Notwithstanding this freight traffic distortion, has the U.S. benefitted from the Interstate Highway System in other ways? Unfortunately, just the opposite. With the development of the automobile, some cities began to build freeways, but these were modest affairs and frequently toll roads, as they were expensive. But with the advent of the Interstates, now cities had extensive freeways, none of them toll roads. It is a certainty that most of these freeways would never have been built were it not for the federal program. These freeways revolutionized the way people could get to work in cities large and small, and frequently public transit was abandoned or underfunded. But all too soon freeways had expanded as far as they could go, grid lock prevailed, and in city after city right up to today, public transit has or is being revived at considerable expense. This helps, but the fact is that freeways can’t be undone and we have to live with what we’ve got. The exception to this is that our largest cities’ planners, particularly New York and Chicago, knew freeways wouldn’t work for them, and they never abandoned their public transit systems.

The ordinary motorist has benefitted from the Interstates and it is possible that autos and light trucks have returned a profit from their payment of fuel taxes on their share of the investment and operating costs.

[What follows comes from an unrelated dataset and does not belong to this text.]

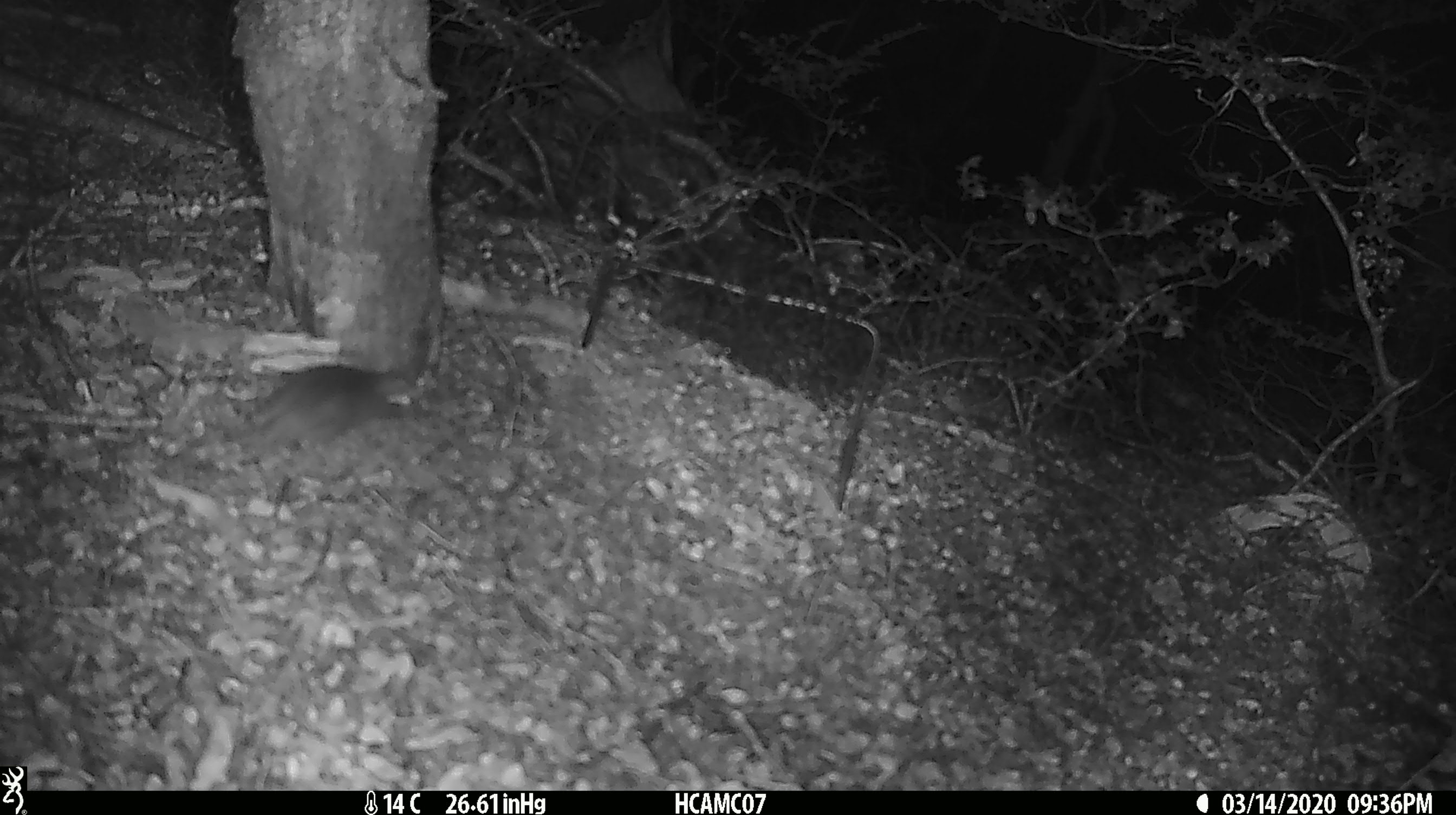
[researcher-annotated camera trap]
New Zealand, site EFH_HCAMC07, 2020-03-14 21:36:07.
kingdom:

But, a design of the Interstate Highway System that utilized the economic advantages of each mode would have been more efficient, far less costly, and saved huge amounts of fuel and manpower resources. It would have allowed market forces to allocate mode of transport, not subsidies. It is important to note that in an extensive report entitled, “Federal-Aid Highway Act of 1956: Creating the Interstate System,” in page after page, the only mention that regulators and committee members were aware that the railroad industry even existed, was the insistence that there be no railroad crossings on the Interstates. It is also interesting to note that Dave Beck, head of the Teamsters, was a committee representative, but the record shows that no railroad representative was even consulted. Meanwhile, unions and other special interests benefitting from the Interstates, worked unceasingly to keep user fees to an absolute minimum.

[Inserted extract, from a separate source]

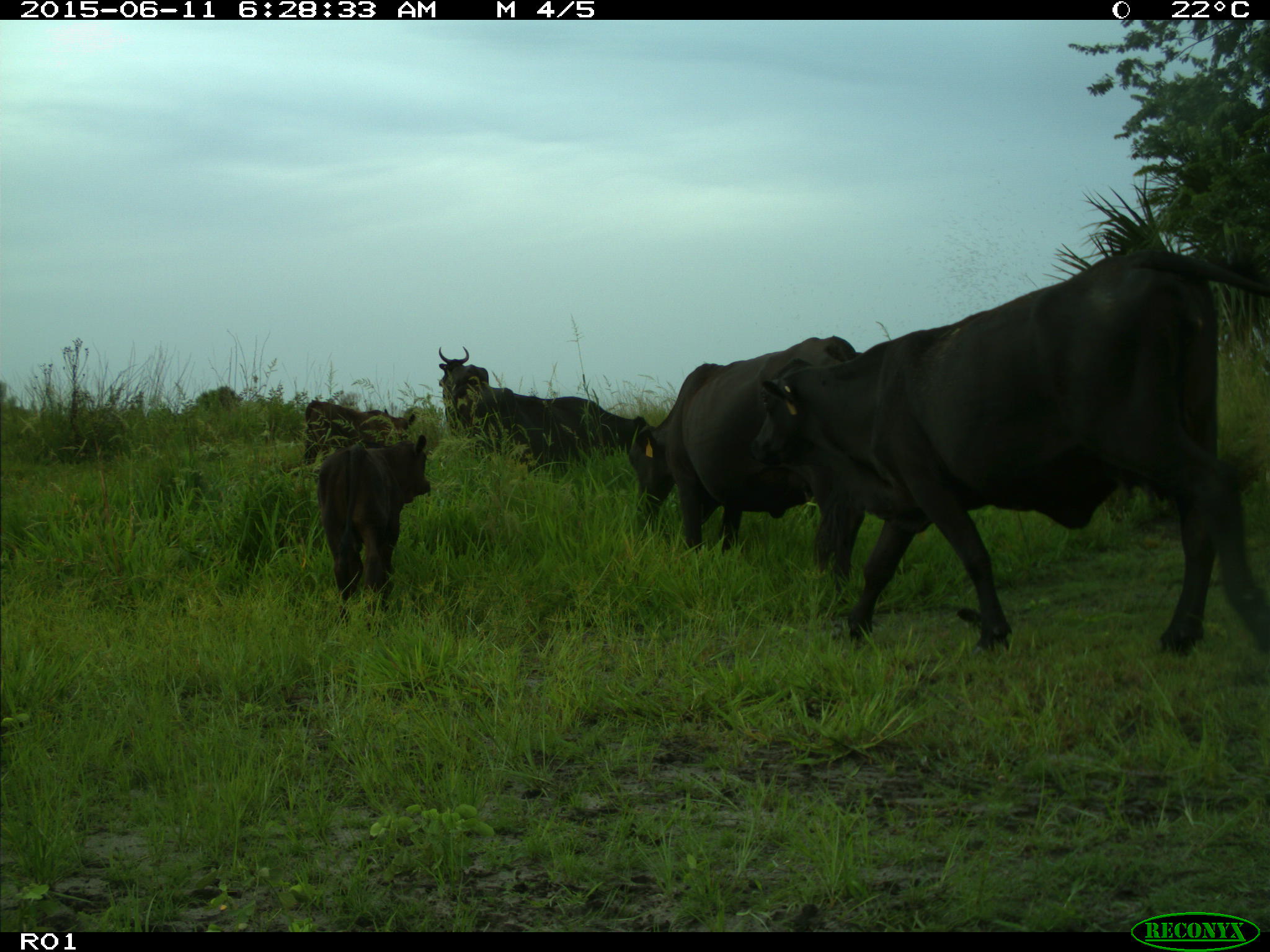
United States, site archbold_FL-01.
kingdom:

Finally, in what should have been expected, while Congress was quasi-nationalizing the heavy truck industry, the country’s railroad system was headed for bankruptcy. Without having much choice in the matter, Congress was forced to pass the Staggers Act of 1980, which partially deregulated and saved the railroads. Ironically, this was one of the most important pieces of legislation ever enacted in Congress yet not one person in ten, or one hundred, thousand has ever heard of it. Small wonder; no accolades are given the farmer who is forced to stop beating his half-dead horse. Most importantly, since then, railroads have become competitive in the market place for long-haul truck traffic that otherwise would have gone by the Interstate Highway System.

It is often said that if we do not learn from history we are doomed to repeat our mistakes. Consider that an infrastructure bill is pending in Congress at this writing, but you will look in vain for a single member of Congress that includes rail on their wish lists, so it is a reasonable prediction that it is very likely that the trucking, airline and waterway industries will be the beneficiaries.

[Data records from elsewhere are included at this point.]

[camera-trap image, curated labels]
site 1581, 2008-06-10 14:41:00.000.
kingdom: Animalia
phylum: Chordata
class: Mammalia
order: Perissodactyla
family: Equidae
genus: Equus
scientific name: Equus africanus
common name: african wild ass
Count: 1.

In summary, ponder this question. Would the country have been any worse off today if the railroads had remained nationalized after World War I, but then later the country developed a rational and even-handed Interstate Transportation System? While this question is academic, recognizing the mistakes we have made and changing the way Congress does business would be a step in the right direction.

Dick Green, a fourth-generation railroader, was the first chairman of the Association of American Railroads Heavy Wheel Load Committee. As Director of Economics for the Western Pacific, he developed the company’s Cost Analysis System, and in October 1969, as a member of the AAR Cost Analysis Organization, introduced and demonstrated a Unit Train Cost Formula, the first computerized application of its type in the industry.